JOBS.
**A.** Which actors does the horror movie review name?
**B.** In the horror movie review, where was THE ECLIPSE filmed?

TEXT PASSAGE.
▼

2011 – The Year in Horror (so far) – Part 1: The Movies

As a writer, I’m often drawn to horror. Not exclusively, perhaps not even most of the time, but often enough. I grew up on horror films and ghost stories. One of the first “grown-up” books I read was `Salem’s Lot. I was probably eight at the time. Even now, on a dark and stormy night, I can conjure up the fear I felt reading about Ralphie Glick’s cold corpse scratching on his brother’s window and whispering, “Danny, let me in.”

Even when I work in comedy or drama or that non-genre that tweed jacket wearing types call simply “literature,” I always come back to horror. It’s in my blood, you could say.

I have clusters of braincells dedicated to this evil little shit.

So, without further adieu, here’s my quick review of the horror flicks I’ve seen so far this year. If you’re in the mood for something a little darker than the norm, hopefully I can help some.

LET ME IN

 LET ME IN seems, on the surface, to fall into that camp of useless remakes. I mean, how ridiculous is it to remake a movie that’s only a couple of years old, especially one as admired as the brilliant Swedish film LET THE RIGHT ONE IN (based on the novel by John Ajvide Lindqvist)? I loved LET THE RIGHT ONE IN and went into this one reluctantly. I was expecting the equivalent of a pile of dog shit served on a sparkling, shiny plate.

I was wrong.

I’m going to get a lot of flack for this remark but LET ME IN is a superior film to the original. Matt Reeves film is darker and bleaker than its Swedish counterpart (which I wouldn’t have thought possible). The cinematographer gets a lot of credit for this, but there are also entire sequences that really one-up the original. Much of this is thanks to the cast, which includes such brilliant character actors as Richard Jenkins and Elias Koteas. The filmmakers also dropped the jarring comedic subplot that ran through LET THE RIGHT ONE IN and was, at best, disconcerting and, at worst, the vampiric equivalent of a Three Stooges short.

There is a moment or two of obligatory crappy CGI effects but, thankfully, these are kept at a minimum. Why studios insist on throwing these video game moments into otherwise brilliant films is beyond me, but whoever is behind this tactic should be shot.

In the gut.

Ultimately, director Matt Reeves kept everything that made the original great while adding his own vision as a layer atop that.  If you’re a fan of the original and have avoided this out of remake exhaustion, give it a watch. If you’ve avoided the original because you’re one of those wacky people that doesn’t like subtitled movies, give this one a go. And if you haven’t seen either yet, start with this one. This film is bleak, eerie, and cold to the soul.

THE ECLIPSE

This is a masterpiece that completely flew under everyone’s radar. Written and directed by acclaimed Irish playwright Conor McPherson, THE ECLIPSE stars the immensely talented Ciaran Hinds (best known for his portrayal of Julius Caesar in HBO’s epic series ROME). Hinds plays an English teacher whose wife has recently passed away. Filmed in Ireland’s County Cork, this a rare film, especially in this genre, in that it’s for adults. I don’t mean that it’s packed to the brim with tits and gore, but rather that this is a film about characters in their forties dealing with issues that many young folk simply won’t be able to relate to (not that I’m that old myself, but still…).

▲

DATASET EXTRACT.
▼

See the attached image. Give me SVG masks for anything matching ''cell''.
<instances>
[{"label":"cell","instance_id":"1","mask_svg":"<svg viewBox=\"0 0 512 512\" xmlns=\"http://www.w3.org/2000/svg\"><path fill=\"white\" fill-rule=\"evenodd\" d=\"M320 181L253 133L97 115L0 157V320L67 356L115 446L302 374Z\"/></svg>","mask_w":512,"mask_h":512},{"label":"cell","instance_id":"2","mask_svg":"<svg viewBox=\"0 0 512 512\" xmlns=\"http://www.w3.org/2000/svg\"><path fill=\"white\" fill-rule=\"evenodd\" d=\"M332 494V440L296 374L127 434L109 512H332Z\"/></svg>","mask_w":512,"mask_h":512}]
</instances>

▲

TASK RESULTS.
**A.** Richard Jenkins, Elias Koteas, Ciaran Hinds

**B.** Ireland's County Cork.